Using polymer scaling laws and the segmental relaxation of a chain, one can relate the kinetics of bond breaking (binding time $T_b$) to the frequency $\omega$, amplitude $A$ of the excitation and the friction coefficient $\gamma$ of embedded matrix,

$T_{b} \sim e^{-\frac{z(\omega)\gamma A\omega}{k_BT}}$

Here, $z(\omega)$ is the number of unrelaxed monomer at the fracture interface and $k_BT$ is the thermal energy. Using Rouse relaxation time and a single grafted chain at the interface, one can show that $z(\omega)=\sqrt{3/4}(\omega\gamma)^{-1/2}$.

==Applications==
There are many uses imaginable on this basis. A surfboard made of vitrimers could be brought into a new shape, scratches on a car body could be cured and cross-linked plastic or synthetic rubber items could be welded. Vitrimers, which are prepared from metathesis of dioxaborolanes with different commercially available polymers, can have both good processibility and outstanding performance, such as mechanical, thermal, and chemical resistance.
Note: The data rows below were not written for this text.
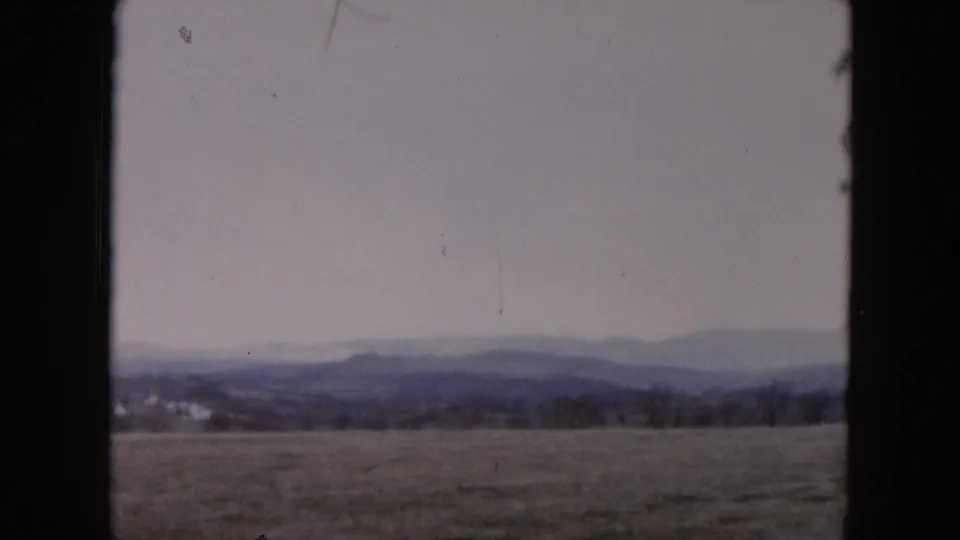 Muted 8mm home-movie frame of an open New York landscape, with fields and a distant ridgeline under a gray sky.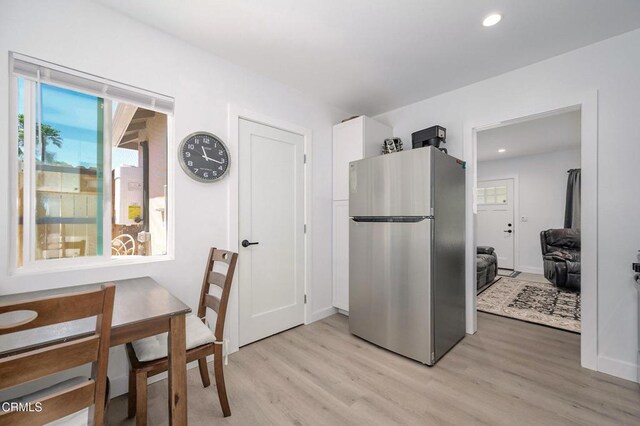 kitchen with freestanding refrigerator, light wood-style floors, recessed lighting, baseboards, and white cabinetry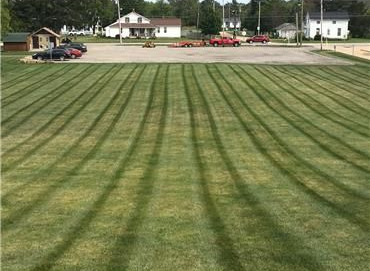 A wide expanse of lawn with evenly mown grass stripes leading toward a parking lot and houses in the background.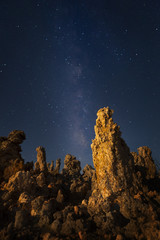 Tufa formation at Mono Lake at night with the Milky Way. Shallow depth of field with focus on lit prominent rock formation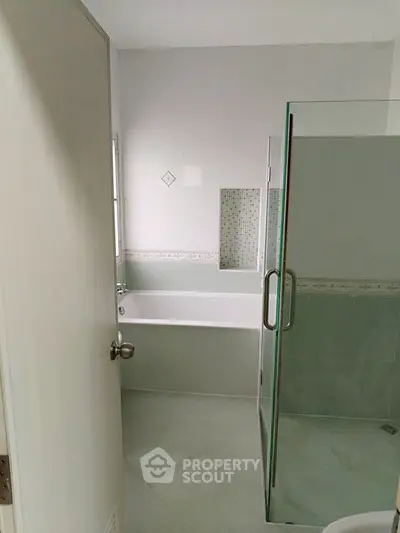 Modern bathroom with glass shower and bathtub in a minimalist design.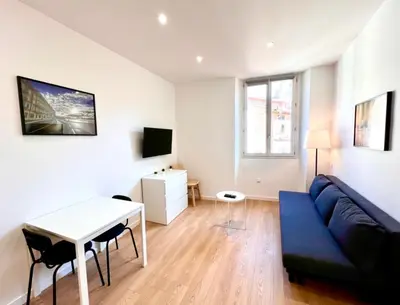 a living room with a blue couch and a table at Collet Résidence in Nice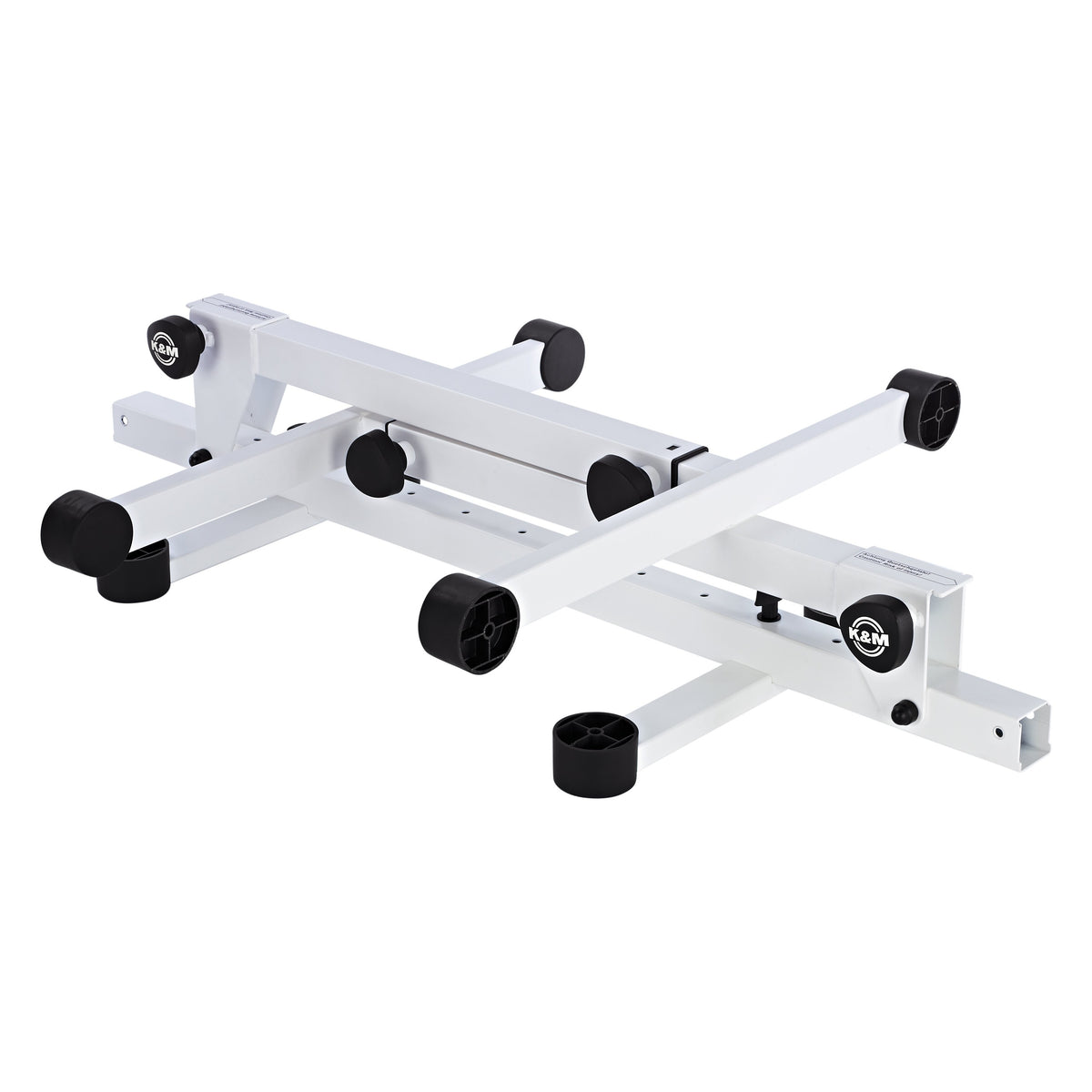 18820 Omega Pro keyboard stand in pure white, folded flat showing the collapsed frame, crossing tubes and K&M logo clamp knobs, K&M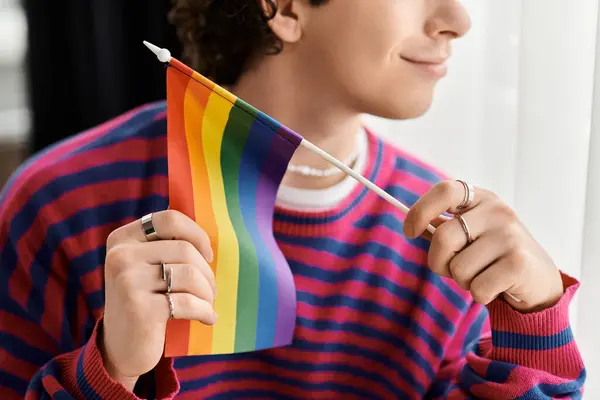 Un giovane individuo non binario sorride mentre tiene una bandiera orgoglio nel loro spazio accogliente e contemporaneo. — Foto stock
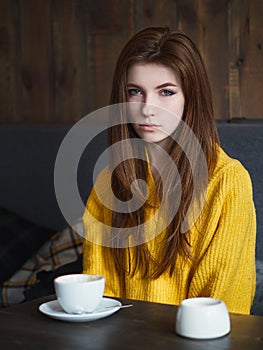 Portrait of a cute pretty redhead woman sitting in a cafe enjoying free time coffee break with a cup of cappuccino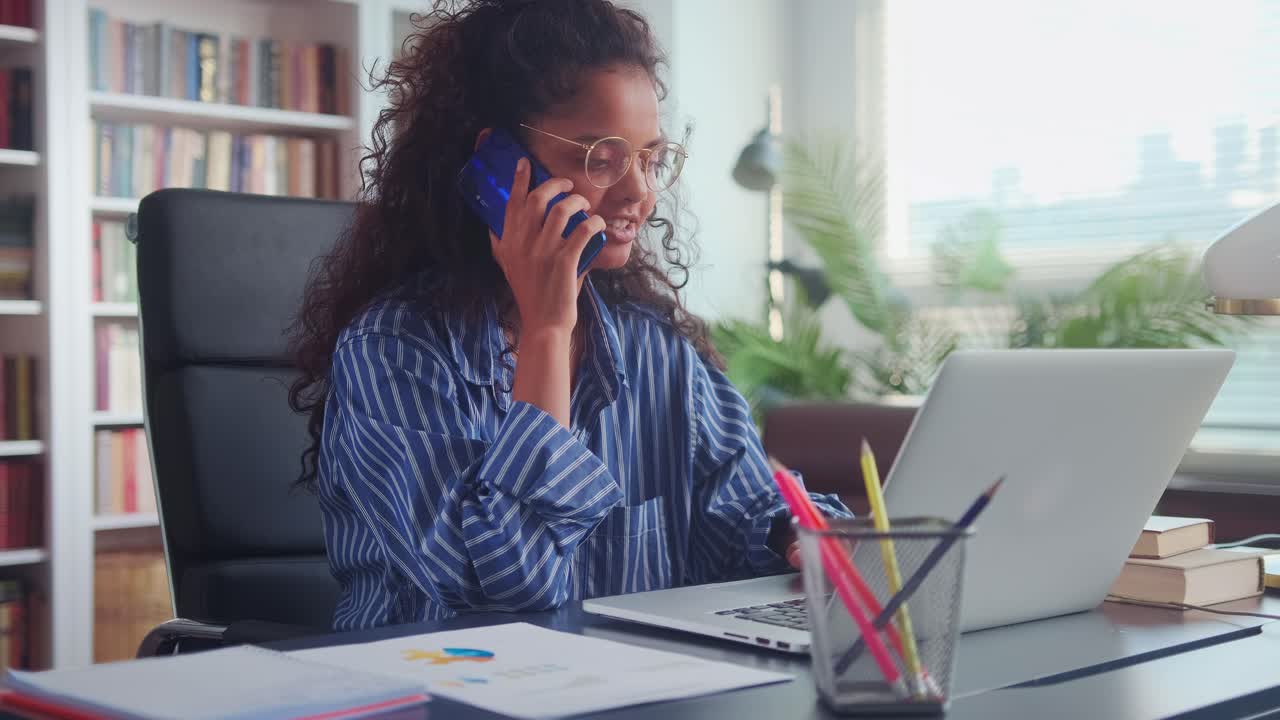Smilende indisk kvinde arbejder på bærbar computer fra hjemmekontor og taler i mobiltelefon.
The polymers that can be utilized in such methodology range from poly(methylmethacrylate), polyimine, polystyrene, to polyethylene with high density and cross-linked robust structures, which makes this preparative method of vitrimers able to be applied to a wide range of industries. Recent NASA-funded work on reversible adhesives for in-space assembly has used a high-performance vitrimer system called aromatic thermosetting copolyester (ATSP) as the basis for coatings and composites reversibly bondable in the solid state – providing new possibilities for the assembly of large, complex structures for space exploration and development. Start-up Mallinda Inc. claims to have applications across the composites market from wind energy, sporting goods, automotive, aerospace, marine, and carbon fiber reinforced pressure vessels among others.